Project Introduction The Naga Database

published - Appendices. 'Detailed Report on the Naga Hills Expedition of 1878-80', Capt. P.J. Maitland

caption: medical notes
caption: hospitals
medium: reports
keywords: rats
person: Konoma
production:
person: Maitland/ Capt. P.J.
date: 1880
acquirer:
person: India Office Library, London
refnum: IOR L/MIL/17/18/24
text: Hospitals.- Hospitals were also established in Naga huts. At Konoma, after the action of the 22nd November, the wounded were of necessity crowded into one hut. A great number of Nagas had been living for some weeks in the village, and the filth was shocking, the whole atmosphere being poisoned with foecal effluvia. Several operations had to be performed next morning, but the flaps of the stumps sloughed away in each case, and one man with a moderate wound through the calf of his leg died of erysipelas. Owing to the foul and filthy condition of the place, the wounded had to be hurried away as soon as possible, in rudely constructed stretchers, over a terribly precipitous mountain road to Sachima, a distance of five miles. ( Annual Report of the 44th Native Infantry.)

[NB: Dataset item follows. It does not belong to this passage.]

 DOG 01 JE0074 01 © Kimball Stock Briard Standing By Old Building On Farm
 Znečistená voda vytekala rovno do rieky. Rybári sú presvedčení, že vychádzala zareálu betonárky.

text: In all Naga villages rats abound. They come out at night in such numbers as to be a perfect plague, even to the healthy, and were a very serious annoyance to the sick and wounded. They ran over the men, and all dressings of an oily nature had to be carefully protected from their attacks. Flies, fleas, and musquitoes, were also exceedingly troublesome, even in midwinter, when there were occasional frosts in the early morning.
text: The Swiss milk proved to be of the greatest value, and was an immense boon to the wounded, and sufferers from continued fevers, chest diseases, and dysentery. No objections whatever were raised on the score of caste, but all the men took it gratefully.